[TASK REQUIREMENTS]
Answer these questions using the Zaino thread below:
1. What price does the thread give for Meguiar's NXT paste wax?
2. Which car did GTODan use Zaino on before the GTO?
3. How many years has patrun64 gone without trying anything other than Zaino?

[SELECTED TEXT]
# # #
# Zaino



## PhantomGTO (Dec 8, 2004)

Does anybody here use Zaino??


----------



## GTODan (Nov 9, 2004)

Wouldnt use anything else. Been using it for years, first on my GTP and now on my GTO.


----------



## patrun64 (Apr 23, 2005)

Many of us do. Been 9 years since I tried anything else.


----------



## Ultramatic (Jan 7, 2005)

Zaino is top of the line stuff...I love it.
If you can afford it, use it (about $100 for all they recommend)
For the money you can't beat Meguiar's NXT paste wax.($14.00)

Gotta Love It!


----------



## b_a_betterperson (Feb 16, 2005)

Tried Zaino. Klasse yields better results with far less work. Long story short: Klasse All-In-One to polish the paint and set up the base coat. Seal with Meguiar's #7 show glaze or Klasse High Gloss Sealant.

This isn't to badmouth Zaino -- as a lot of smart people out there with nice cars swear by the stuff.


----------



## JMVorbeck (Jun 1, 2005)

I am tired of having to wax my car once a month to keep the water beading and the shine. I was using regular Carnuba Turtle wax. I was at the auto parts store looking for something different. Alot of different brands, alot of them Carnuba. I didnt see any of the Zaino stuff there. I found this "Meguiar's NXT Tech Wax". Its synthetic wax, maybe it will hold up better. Anyone tried anything like this? I dont know why the wax always disappears, I only wash it about once a week and I use a car wash soap (Mr. Clean Auto Dry Car Wash thing. Works real nice if you havnt tried it. No spots, wash n' run).


----------



## Wizard Of Iz (May 7, 2005)

*It's all in the process*

I'm sure Zaino works very well. I admire the loyalty of the Zainoites.

However, I believe the success is mostly because the Zainoites have bought into doing all of the steps that Zaino recommends - - - and they're the right steps for any product line.

If you're using the proper steps and products (high-pile chenille wash mitts and a good car soap for washing and microfibre towels for product removal) you can get great results with Mothers, Meguiars, Klasse, Liquid Glass or Eagle One without buying expensive "boutique" products. Choose a product that you like and use it often. Another very good "boutique" line is Tropi-Care.


Wash - to remove surface dirt and dust

Clay Bar - to remove imbedded contaminants like rail dust and anything else clinging to your paint

Pre-Wax Clean - to remove old waxes and do a little light polishing to remove the edges off of any swirls or marring that you may have inadvertantly introduced over time

Polish / Glaze - to replace some oils and nutrients to the finish and hide any remaining swirls or marring.

Wax - whether you're using a final coat of a good carnauba or a synthetic, this is the step where you seal everything else and keep it looking good longer.


Check out Autopia for lots of good detailing information.


----------



## nitrogirl (Jul 4, 2005)
# # #
[DATASET EXCERPTS]
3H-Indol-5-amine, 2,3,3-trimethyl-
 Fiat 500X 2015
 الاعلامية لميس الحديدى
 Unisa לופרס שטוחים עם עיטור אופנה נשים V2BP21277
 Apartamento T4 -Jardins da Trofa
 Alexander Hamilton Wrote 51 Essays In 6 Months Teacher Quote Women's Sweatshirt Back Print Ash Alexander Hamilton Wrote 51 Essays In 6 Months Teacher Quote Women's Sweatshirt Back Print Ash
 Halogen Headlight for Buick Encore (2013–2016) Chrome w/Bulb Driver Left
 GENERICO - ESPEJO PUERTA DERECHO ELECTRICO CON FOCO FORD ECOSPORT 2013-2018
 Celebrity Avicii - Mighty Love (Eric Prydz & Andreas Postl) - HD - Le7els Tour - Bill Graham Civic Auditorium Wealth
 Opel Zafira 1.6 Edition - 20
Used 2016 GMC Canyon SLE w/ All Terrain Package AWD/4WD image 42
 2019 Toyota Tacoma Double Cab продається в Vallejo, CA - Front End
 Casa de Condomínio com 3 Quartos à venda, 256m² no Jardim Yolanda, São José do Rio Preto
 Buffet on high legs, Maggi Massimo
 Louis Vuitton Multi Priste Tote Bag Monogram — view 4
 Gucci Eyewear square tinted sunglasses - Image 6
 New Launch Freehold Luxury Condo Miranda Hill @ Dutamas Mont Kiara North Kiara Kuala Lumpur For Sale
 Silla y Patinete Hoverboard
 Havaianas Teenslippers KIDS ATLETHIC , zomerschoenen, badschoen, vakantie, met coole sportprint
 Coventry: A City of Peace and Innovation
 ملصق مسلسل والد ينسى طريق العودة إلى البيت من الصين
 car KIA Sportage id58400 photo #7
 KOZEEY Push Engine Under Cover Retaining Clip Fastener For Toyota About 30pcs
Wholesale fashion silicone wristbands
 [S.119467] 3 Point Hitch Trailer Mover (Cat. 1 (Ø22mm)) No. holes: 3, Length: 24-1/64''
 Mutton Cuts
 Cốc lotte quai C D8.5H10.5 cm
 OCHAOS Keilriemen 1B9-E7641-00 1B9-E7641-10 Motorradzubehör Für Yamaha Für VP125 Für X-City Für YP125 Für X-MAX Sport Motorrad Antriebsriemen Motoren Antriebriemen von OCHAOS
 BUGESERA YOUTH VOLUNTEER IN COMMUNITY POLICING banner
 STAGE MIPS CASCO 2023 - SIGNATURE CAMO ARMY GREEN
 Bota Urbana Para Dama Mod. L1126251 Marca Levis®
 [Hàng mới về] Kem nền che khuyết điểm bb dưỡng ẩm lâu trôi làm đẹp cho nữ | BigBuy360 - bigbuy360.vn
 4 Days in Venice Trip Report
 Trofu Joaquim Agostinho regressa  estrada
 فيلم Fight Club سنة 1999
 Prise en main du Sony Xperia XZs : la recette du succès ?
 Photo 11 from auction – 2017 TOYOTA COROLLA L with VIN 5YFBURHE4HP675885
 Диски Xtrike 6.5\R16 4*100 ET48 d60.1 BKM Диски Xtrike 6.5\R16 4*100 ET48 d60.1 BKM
# # #
[ANSWER TO THIS PROBLEM]
1. $14.00
2. A GTP
3. 9 years